Im Jahresthema stellen wir zukunftsweisende Projekte des Unternehmensverbunds vor und gewähren einen Blick hinter die Kulissen. Dieses Mal tauchen wir gemeinsam in die Unterwelt des das Stadtwerk.Westbads ein. 

Hier erfahren Sie mehr in Ergänzung zum Artikel in unserer Blätter-PDF. 

Wasserfakten zum Staunen

Wer schwimmt, hilft dem das Stadtwerk.Westbad beim Heizen

Circa 4.700 Quadratmeter misst die Hauptunterkellerung des das Stadtwerk.Westbads – ein Fachangestellter Bäder absolviert hier unten bei drei Kontrollgängen täglich zwischen 15.000 und 20.000 Schritte.

Alleine das Befüllen des Springerbeckens mit 2.000 Kubikmetern Wasser im Frühjahr dauert rund vier Tage. Verwendet werden dazu C-Schläuche, wie man sie von der Feuerwehr kennt.

Ganze 13 verschiedene Becken, vom großen Wellenbad bis zum kleinen Kneippbecken, gibt es im Innen- und Außenbereich des das Stadtwerk.Westbads. Sie fassen zusammen 6.971 Kubikmeter Wasser. Das größte Becken ist das Schwimmerbecken in der Halle mit 2.500 Kubikmetern, das kleinste das Saunaaußenbecken mit sieben Kubikmetern Wasser.

Weil in den neuen Wasserrutschen das Wasser weitaus mehr bewegt wird als in anderen Becken, haben die Rutschenbecken einen eigenen, autarken Filterkreislauf im Keller.

Nicht nur Wasser ist im das Stadtwerk.Westbad in Bewegung. In den Schwimmhallen des Westbades werden pro Stunde 24.000 Kubikmeter Luft umgewälzt.

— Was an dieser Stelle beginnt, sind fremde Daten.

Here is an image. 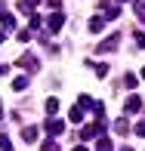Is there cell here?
I'll use <instances>...</instances> for the list:
<instances>
[{"mask_svg":"<svg viewBox=\"0 0 145 151\" xmlns=\"http://www.w3.org/2000/svg\"><path fill=\"white\" fill-rule=\"evenodd\" d=\"M22 65H25V68H37V59H34V56H25Z\"/></svg>","mask_w":145,"mask_h":151,"instance_id":"cell-19","label":"cell"},{"mask_svg":"<svg viewBox=\"0 0 145 151\" xmlns=\"http://www.w3.org/2000/svg\"><path fill=\"white\" fill-rule=\"evenodd\" d=\"M25 3H31V6H34V3H37V0H25Z\"/></svg>","mask_w":145,"mask_h":151,"instance_id":"cell-26","label":"cell"},{"mask_svg":"<svg viewBox=\"0 0 145 151\" xmlns=\"http://www.w3.org/2000/svg\"><path fill=\"white\" fill-rule=\"evenodd\" d=\"M40 25H43V19H40V16H31V31H37Z\"/></svg>","mask_w":145,"mask_h":151,"instance_id":"cell-20","label":"cell"},{"mask_svg":"<svg viewBox=\"0 0 145 151\" xmlns=\"http://www.w3.org/2000/svg\"><path fill=\"white\" fill-rule=\"evenodd\" d=\"M46 133L56 139V136H62V133H65V123H62V120H56V117H50V120H46Z\"/></svg>","mask_w":145,"mask_h":151,"instance_id":"cell-2","label":"cell"},{"mask_svg":"<svg viewBox=\"0 0 145 151\" xmlns=\"http://www.w3.org/2000/svg\"><path fill=\"white\" fill-rule=\"evenodd\" d=\"M50 6H53V9H59V6H62V0H50Z\"/></svg>","mask_w":145,"mask_h":151,"instance_id":"cell-24","label":"cell"},{"mask_svg":"<svg viewBox=\"0 0 145 151\" xmlns=\"http://www.w3.org/2000/svg\"><path fill=\"white\" fill-rule=\"evenodd\" d=\"M123 86H130V90L136 86V77H133V74H127V77H123Z\"/></svg>","mask_w":145,"mask_h":151,"instance_id":"cell-21","label":"cell"},{"mask_svg":"<svg viewBox=\"0 0 145 151\" xmlns=\"http://www.w3.org/2000/svg\"><path fill=\"white\" fill-rule=\"evenodd\" d=\"M40 151H56V139H53V136H50V139L43 142V148H40Z\"/></svg>","mask_w":145,"mask_h":151,"instance_id":"cell-16","label":"cell"},{"mask_svg":"<svg viewBox=\"0 0 145 151\" xmlns=\"http://www.w3.org/2000/svg\"><path fill=\"white\" fill-rule=\"evenodd\" d=\"M133 43H136V46H145V34H142V31L133 34Z\"/></svg>","mask_w":145,"mask_h":151,"instance_id":"cell-18","label":"cell"},{"mask_svg":"<svg viewBox=\"0 0 145 151\" xmlns=\"http://www.w3.org/2000/svg\"><path fill=\"white\" fill-rule=\"evenodd\" d=\"M43 108H46V114H56V111H59V99H53V96H50Z\"/></svg>","mask_w":145,"mask_h":151,"instance_id":"cell-12","label":"cell"},{"mask_svg":"<svg viewBox=\"0 0 145 151\" xmlns=\"http://www.w3.org/2000/svg\"><path fill=\"white\" fill-rule=\"evenodd\" d=\"M117 12H120L117 6H105V19H117Z\"/></svg>","mask_w":145,"mask_h":151,"instance_id":"cell-17","label":"cell"},{"mask_svg":"<svg viewBox=\"0 0 145 151\" xmlns=\"http://www.w3.org/2000/svg\"><path fill=\"white\" fill-rule=\"evenodd\" d=\"M136 16H139V19H145V6H142V3H136Z\"/></svg>","mask_w":145,"mask_h":151,"instance_id":"cell-22","label":"cell"},{"mask_svg":"<svg viewBox=\"0 0 145 151\" xmlns=\"http://www.w3.org/2000/svg\"><path fill=\"white\" fill-rule=\"evenodd\" d=\"M96 151H114V145H111V139H108L105 133H102L99 139H96Z\"/></svg>","mask_w":145,"mask_h":151,"instance_id":"cell-7","label":"cell"},{"mask_svg":"<svg viewBox=\"0 0 145 151\" xmlns=\"http://www.w3.org/2000/svg\"><path fill=\"white\" fill-rule=\"evenodd\" d=\"M0 151H12V142H9L6 133H0Z\"/></svg>","mask_w":145,"mask_h":151,"instance_id":"cell-13","label":"cell"},{"mask_svg":"<svg viewBox=\"0 0 145 151\" xmlns=\"http://www.w3.org/2000/svg\"><path fill=\"white\" fill-rule=\"evenodd\" d=\"M22 139L25 142H34V139H37V127H25L22 129Z\"/></svg>","mask_w":145,"mask_h":151,"instance_id":"cell-11","label":"cell"},{"mask_svg":"<svg viewBox=\"0 0 145 151\" xmlns=\"http://www.w3.org/2000/svg\"><path fill=\"white\" fill-rule=\"evenodd\" d=\"M93 68H96V77H105V74H108V65H102V62L93 65Z\"/></svg>","mask_w":145,"mask_h":151,"instance_id":"cell-15","label":"cell"},{"mask_svg":"<svg viewBox=\"0 0 145 151\" xmlns=\"http://www.w3.org/2000/svg\"><path fill=\"white\" fill-rule=\"evenodd\" d=\"M0 22H3V28H16V16L12 12H0Z\"/></svg>","mask_w":145,"mask_h":151,"instance_id":"cell-10","label":"cell"},{"mask_svg":"<svg viewBox=\"0 0 145 151\" xmlns=\"http://www.w3.org/2000/svg\"><path fill=\"white\" fill-rule=\"evenodd\" d=\"M3 37H6V34H3V31H0V43H3Z\"/></svg>","mask_w":145,"mask_h":151,"instance_id":"cell-25","label":"cell"},{"mask_svg":"<svg viewBox=\"0 0 145 151\" xmlns=\"http://www.w3.org/2000/svg\"><path fill=\"white\" fill-rule=\"evenodd\" d=\"M62 25H65V16H62V12H53L50 22H46V28L50 31H62Z\"/></svg>","mask_w":145,"mask_h":151,"instance_id":"cell-3","label":"cell"},{"mask_svg":"<svg viewBox=\"0 0 145 151\" xmlns=\"http://www.w3.org/2000/svg\"><path fill=\"white\" fill-rule=\"evenodd\" d=\"M114 133H117V136H127V133H130V123H127V117L114 120Z\"/></svg>","mask_w":145,"mask_h":151,"instance_id":"cell-9","label":"cell"},{"mask_svg":"<svg viewBox=\"0 0 145 151\" xmlns=\"http://www.w3.org/2000/svg\"><path fill=\"white\" fill-rule=\"evenodd\" d=\"M117 40H120V37H117V34H111V37H105V40H102V43H99V52H114Z\"/></svg>","mask_w":145,"mask_h":151,"instance_id":"cell-4","label":"cell"},{"mask_svg":"<svg viewBox=\"0 0 145 151\" xmlns=\"http://www.w3.org/2000/svg\"><path fill=\"white\" fill-rule=\"evenodd\" d=\"M89 31H93V34L105 31V16H93V19H89Z\"/></svg>","mask_w":145,"mask_h":151,"instance_id":"cell-6","label":"cell"},{"mask_svg":"<svg viewBox=\"0 0 145 151\" xmlns=\"http://www.w3.org/2000/svg\"><path fill=\"white\" fill-rule=\"evenodd\" d=\"M139 74H142V80H145V68H142V71H139Z\"/></svg>","mask_w":145,"mask_h":151,"instance_id":"cell-27","label":"cell"},{"mask_svg":"<svg viewBox=\"0 0 145 151\" xmlns=\"http://www.w3.org/2000/svg\"><path fill=\"white\" fill-rule=\"evenodd\" d=\"M139 108H142V99H139V96H130L127 105H123V111H127V114H136Z\"/></svg>","mask_w":145,"mask_h":151,"instance_id":"cell-5","label":"cell"},{"mask_svg":"<svg viewBox=\"0 0 145 151\" xmlns=\"http://www.w3.org/2000/svg\"><path fill=\"white\" fill-rule=\"evenodd\" d=\"M136 136H145V123H139V127H136Z\"/></svg>","mask_w":145,"mask_h":151,"instance_id":"cell-23","label":"cell"},{"mask_svg":"<svg viewBox=\"0 0 145 151\" xmlns=\"http://www.w3.org/2000/svg\"><path fill=\"white\" fill-rule=\"evenodd\" d=\"M120 151H133V148H120Z\"/></svg>","mask_w":145,"mask_h":151,"instance_id":"cell-28","label":"cell"},{"mask_svg":"<svg viewBox=\"0 0 145 151\" xmlns=\"http://www.w3.org/2000/svg\"><path fill=\"white\" fill-rule=\"evenodd\" d=\"M0 117H3V108H0Z\"/></svg>","mask_w":145,"mask_h":151,"instance_id":"cell-29","label":"cell"},{"mask_svg":"<svg viewBox=\"0 0 145 151\" xmlns=\"http://www.w3.org/2000/svg\"><path fill=\"white\" fill-rule=\"evenodd\" d=\"M25 86H28V77H25V74H22V77H16V80H12V90H25Z\"/></svg>","mask_w":145,"mask_h":151,"instance_id":"cell-14","label":"cell"},{"mask_svg":"<svg viewBox=\"0 0 145 151\" xmlns=\"http://www.w3.org/2000/svg\"><path fill=\"white\" fill-rule=\"evenodd\" d=\"M68 120H71V123H80V120H84V108H80V105H74L71 111H68Z\"/></svg>","mask_w":145,"mask_h":151,"instance_id":"cell-8","label":"cell"},{"mask_svg":"<svg viewBox=\"0 0 145 151\" xmlns=\"http://www.w3.org/2000/svg\"><path fill=\"white\" fill-rule=\"evenodd\" d=\"M117 3H123V0H117Z\"/></svg>","mask_w":145,"mask_h":151,"instance_id":"cell-30","label":"cell"},{"mask_svg":"<svg viewBox=\"0 0 145 151\" xmlns=\"http://www.w3.org/2000/svg\"><path fill=\"white\" fill-rule=\"evenodd\" d=\"M102 133H105V120H96V123H87V127L80 129V139H84V142H93V139H99Z\"/></svg>","mask_w":145,"mask_h":151,"instance_id":"cell-1","label":"cell"}]
</instances>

2025 wurden im das Stadtwerk.Westbad 7,2 Millionen Kilowattstunden Heizwärme verbraucht. Das entspricht dem durchschnittlichen Jahreswärmeverbrauch von 530 Wohnungen mit je 100 Quadratmetern Wohnfläche. Doch heizen ist hier Teamwork: Die Körperwärme jedes Schwimmers liefert Wärmeenergie, die im Zuge der ständigen Wasseraufbereitung mit genutzt wird.

Die Zahl der Personen, die sich gleichzeitig im Becken befinden, bestimmt, wie groß der jeweilige Filter für das Becken im Keller dimensioniert sein muss. Weil Nichtschwimmer eher stehen, werden für die Filterleistung des Nichtschwimmerbeckens 2,7 Quadratmeter pro Person zugrunde gelegt.
Im Schwimmerbecken, in dem man ja in der Regel horizontal unterwegs ist, sind es 4,5 Quadratmeter pro Person. Folglich brauchen Nichtschwimmerbecken die größeren Filter.